And it was, more or less…but even then, there were warning signs; like, didn’t planning for five movies seem a bit much? Why not just make one good one and see if there’s an appetite for a sequel? The second film, The Crimes of Grindelwald, was widely panned as the story drifted away from Newt and clumsily brought in darker themes. That movie made far less money than its predecessor and was embroiled in controversy over star Johnny Depp. And that was before Rowling herself decided to air out bigoted beliefs so backwards that only Vladimir Putin remains on her side.

That brings us to the third film, Fantastic Beasts: The Secrets of Dumbledore. Depp, who played the dark wizard Grindelwald, is gone, replaced by on-call villain Mads Mikkelsen. Is this new movie the one to usher the series into the promised land, or is it too late to right this ship? Was it ever upright in the first place?

The Secrets of Dumbledore is an improvement over The Crimes of Grindelwald

Reviews for the movie are coming out, and they…could be worse? The movie seems to be going over better than The Crimes of Grindelwald, at least, if not as enthusiastic as they were for the first movie. “Secrets of Dumbledore is not quite so overpopulated as Crimes of Grindelwald, but some further scything or characters would have done no harm,” writes Donald Clarke of the Irish Times.

Critic Perri Nemiroff is also back on board for the new one. “Secrets of Dumbledore is a big bounce back for the Fantastic Beasts series — back to enjoying the group dynamic and caring about the main mission, which is a far more engaging and emotional ride than the last,” she said.

Brian Truitt of USA Today agrees that the movie is a step up. “There’s a renewed emphasis on magical creatures and another decidedly political bent to the franchise as it  digs into dark themes and offers a bewitching goofy side,” he writes. Numerous reviews also mention that the series is done dancing around the sexuality of Albus Dumbledore (Jude Law), whom Rowling revealed was gay way back in 2007 but who has resisted including that in the text of her work ever since.

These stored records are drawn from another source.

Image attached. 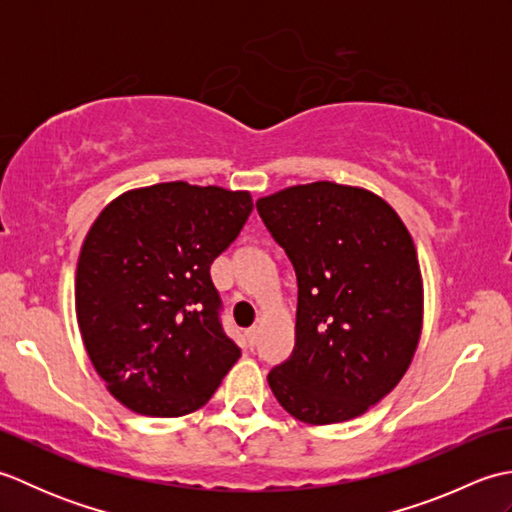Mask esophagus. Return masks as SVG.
<instances>
[{
  "label": "esophagus",
  "instance_id": "esophagus-1",
  "mask_svg": "<svg viewBox=\"0 0 512 512\" xmlns=\"http://www.w3.org/2000/svg\"><path fill=\"white\" fill-rule=\"evenodd\" d=\"M246 339H248L250 347H255V345H257V339H259V330H257V328L246 330Z\"/></svg>",
  "mask_w": 512,
  "mask_h": 512
}]
</instances>
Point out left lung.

This time, the stormy relationship between him and Grindelwald is talked about openly, although not explicitly.

Fantastic Beasts: The Secrets of Dumbledore is overstuffed, undercooked

All of this is encouraging, but enough critics have enough problems with the movie to just barely get it a “Rotten” rating on Rotten Tomatoes, at least as of this writing. Charles Bramesco of Polygon, for instance, points out that Newt Scamander has become a side character in his own series. “His presence has been reduced to a handful of whimsical interludes that feel severely out of place in what’s otherwise a morose political thriller,” he writes. “An evident attempt to right the ship has turned into a calamitous case of mission drift, as a property with no identity travels in nonsensical circles, looking for a sustainable new direction.”

A common complaint is that, although it’s not quite as bad as in the second movie, there’s a bloat of mythology, backstory, and secondary characters in this movie that makes it feel less like a rousing adventure and more like homework. “It’s hard to care much about any of the many, many characters in The Secrets of Dumbledore because hardly any of them have a meaningful storyline or character arc of their own,” writes William Bibbiani of TheWrap.

And then there’s the concern that has haunted the Fantastic Beasts saga since the beginning: is this series really necessary in a world that already has Harry Potter, which does everything it does but better? “Three installments in, Fantastic Beasts can’t shake the impression that it is merely a footnote in comparison to Harry Potter’s coming-of-age saga,” writes Tim Grierson of Screen International.

Fantastic Beasts: The Secrets of Dumbledore comes out in theaters on April 15. I think I’ll skip this one, but I’ll be curious to hear what fans say when the doors are open to the public. What about you?